製品開発に従事する設計者を対象に、インダストリアルデザインの活用メリットと実践的な活用方法を学ぶ連載。今回から“デザイン思考は製造業を変えたのか?”をテーマに取り上げる。[後編]では昨今のデザイン思考に対する批判の論点やデザイン思考の功績について解説する。
本稿は“デザイン思考(デザインシンキング)”に関する解説の[後編]となります。
[前編]では、デザイン思考の概要、普及背景、筆者の実務経験などを解説しました。[後編]では昨今のデザイン思考に対する批判の論点やデザイン思考の功績について取り上げます。
また、[後編]ではデザイン思考に対する批判的な内容も多く含みますが、[前編]の冒頭でお伝えした通り、筆者はフレームワークや思想、哲学としてのデザイン思考を肯定的しています。だからこそ、デザイン思考の批判されるべき点を明確にし、それによって正しい理解と活用につながることを望んでいます。

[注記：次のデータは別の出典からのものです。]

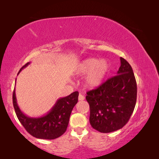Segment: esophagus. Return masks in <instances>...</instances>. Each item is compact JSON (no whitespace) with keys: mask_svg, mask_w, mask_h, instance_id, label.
<instances>
[{"mask_svg":"<svg viewBox=\"0 0 159 159\" xmlns=\"http://www.w3.org/2000/svg\"><path fill=\"white\" fill-rule=\"evenodd\" d=\"M85 99V97L83 96L82 94H79V101H83V100H84Z\"/></svg>","mask_w":159,"mask_h":159,"instance_id":"1","label":"esophagus"}]
</instances>
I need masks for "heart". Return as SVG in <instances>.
I'll return each instance as SVG.
<instances>
[{
	"instance_id": "1",
	"label": "heart",
	"mask_w": 159,
	"mask_h": 159,
	"mask_svg": "<svg viewBox=\"0 0 159 159\" xmlns=\"http://www.w3.org/2000/svg\"><path fill=\"white\" fill-rule=\"evenodd\" d=\"M111 70V64L106 59L98 60L94 57L85 59L76 68V73L79 75L88 74L84 83L86 87L95 88L104 81Z\"/></svg>"
}]
</instances>
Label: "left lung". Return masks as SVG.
<instances>
[{
  "mask_svg": "<svg viewBox=\"0 0 159 159\" xmlns=\"http://www.w3.org/2000/svg\"><path fill=\"white\" fill-rule=\"evenodd\" d=\"M117 75L98 88L87 92L90 105V123L100 133H111L122 128L130 119L137 100V83L127 61L120 58Z\"/></svg>",
  "mask_w": 159,
  "mask_h": 159,
  "instance_id": "left-lung-1",
  "label": "left lung"
}]
</instances>
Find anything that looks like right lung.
<instances>
[{
  "mask_svg": "<svg viewBox=\"0 0 159 159\" xmlns=\"http://www.w3.org/2000/svg\"><path fill=\"white\" fill-rule=\"evenodd\" d=\"M29 64L30 62L26 63L21 67L18 74ZM79 92L76 91L68 96L60 98L48 114L38 118L27 116L21 111L16 99L15 89L13 92L12 102L19 120L29 134L39 139H54L66 132L70 115L77 104Z\"/></svg>",
  "mask_w": 159,
  "mask_h": 159,
  "instance_id": "1",
  "label": "right lung"
}]
</instances>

将来、事業の場にデザイン思考を取り入れてみたいと考えている方にとって、ここで紹介する内容や筆者の経験が少しでも参考になれば幸いです。
「罪」という表現は少し大げさかもしれません。しかし、過去10年ほどのデザイン思考に関する取り組みとその実績を振り返ると、少なくともデザイン思考は当初うたわれていた“複雑な問題を解決できる魔法”ではありませんでした。
現に、筆者が調査、経験した範囲では、デザイン思考の功績によって生み出されたことを表明するイノベーション(イノベーションの定義はさまざまですが、本稿では特に言及いたしません)はおろか、デザイン思考ワークショップで創出されたアイデアを事業化した企業を見つけることさえも困難です。

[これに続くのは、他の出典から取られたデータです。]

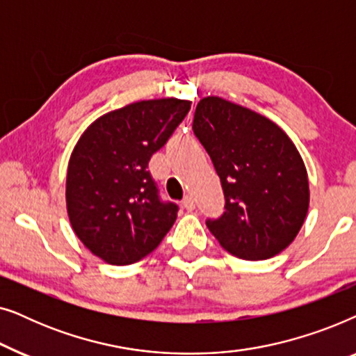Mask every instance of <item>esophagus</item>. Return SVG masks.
I'll return each instance as SVG.
<instances>
[{
	"label": "esophagus",
	"mask_w": 356,
	"mask_h": 356,
	"mask_svg": "<svg viewBox=\"0 0 356 356\" xmlns=\"http://www.w3.org/2000/svg\"><path fill=\"white\" fill-rule=\"evenodd\" d=\"M183 207L186 209V211H193V209L196 207V202H194L193 196H184V199H183Z\"/></svg>",
	"instance_id": "obj_1"
}]
</instances>
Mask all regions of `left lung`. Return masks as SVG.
I'll return each mask as SVG.
<instances>
[{
  "instance_id": "left-lung-1",
  "label": "left lung",
  "mask_w": 356,
  "mask_h": 356,
  "mask_svg": "<svg viewBox=\"0 0 356 356\" xmlns=\"http://www.w3.org/2000/svg\"><path fill=\"white\" fill-rule=\"evenodd\" d=\"M193 131L220 177L225 212L206 222L230 254L262 261L298 235L309 207L303 159L274 121L220 97H206Z\"/></svg>"
}]
</instances>
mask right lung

つまり、デザイン思考ワークショップで行われる異分野間でのブレストセッションは大いに盛り上がり、膨大な「付箋」を生み出しましたが、そこから何らかの製品や解決策が生まれることはほとんどなかったのです。
ただし、雑貨などにみられるアイデア商品の中にはデザイン思考を活用して商品化されたものがあるかもしれません。しかし、デザイン思考に期待されたのは、もっと複雑で難解な問題の解決だったはずです。
そして、デザイン思考が普及し始めてから数十年たった今、デザイン思考は一部の人々から批判を受けています。「デザイン思考で問題解決はできない」「デザイン思考のアイデアは虚構である」などの批判が見聞きされますが、その論点は具体的には何なのでしょうか。

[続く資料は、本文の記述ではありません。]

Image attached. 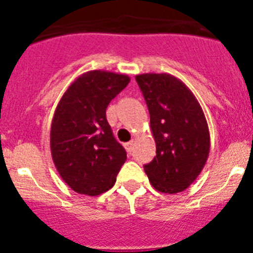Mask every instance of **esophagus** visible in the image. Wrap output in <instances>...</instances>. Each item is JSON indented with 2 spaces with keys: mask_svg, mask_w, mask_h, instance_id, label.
Wrapping results in <instances>:
<instances>
[{
  "mask_svg": "<svg viewBox=\"0 0 253 253\" xmlns=\"http://www.w3.org/2000/svg\"><path fill=\"white\" fill-rule=\"evenodd\" d=\"M134 148V140H131V142H128L125 143V149L129 152V153H131V151H133Z\"/></svg>",
  "mask_w": 253,
  "mask_h": 253,
  "instance_id": "esophagus-1",
  "label": "esophagus"
}]
</instances>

いくつかの批判文献を参照し、デザイン思考に対する代表的な批判を以下にまとめます。
批判その1:
デザイン思考は「非現実的な検討である」
・使用する根拠がデータよりも逸話に過度に依存している
・専門性よりも共感が重視され、個人的な経験や嗜好性で優先順位付けされる
・実現性に欠ける新規アイデアが過度に評価され、最終実装が考慮されていない
批判その2:
デザイン思考は「長期的観点が不足している」
・長期的な実施観点が軽視され、短期的な解決策、検証が優先される
・デザイン思考コンサルティング企業は、実施前の「推奨事項」の提供にとどまり、実施における役割を果たしていない
批判その3:
デザイン思考は「既存コミュニティーや権力構造を考慮していない」
・劇場型のイノベーション推進が善とされ、コミュニティー理解が欠如している
・中心となるデザイナーに権限が集中し、既存の権力構造が無視される
批判その4:
デザイン思考は「誇大広告である」
・古いメソッドに新しい名前を付けただけ
・「デザイン思考は誰でもできる」とPRされるが、実際は訓練が必要
・「専門性が少ない方がむしろよい」とPRされるが、精度の高いアウトプットを出すには業界や技術に関する知識、関係性が必須
ここで挙げた批判の数々は、デザイン思考を実務で活用してきた筆者自身も、的を射たものであると考えます。元来のデザイン思考がそうであったかは定かではありませんが、今日理解、発信されているデザイン思考の批判としては、否定することさえ難しく感じます。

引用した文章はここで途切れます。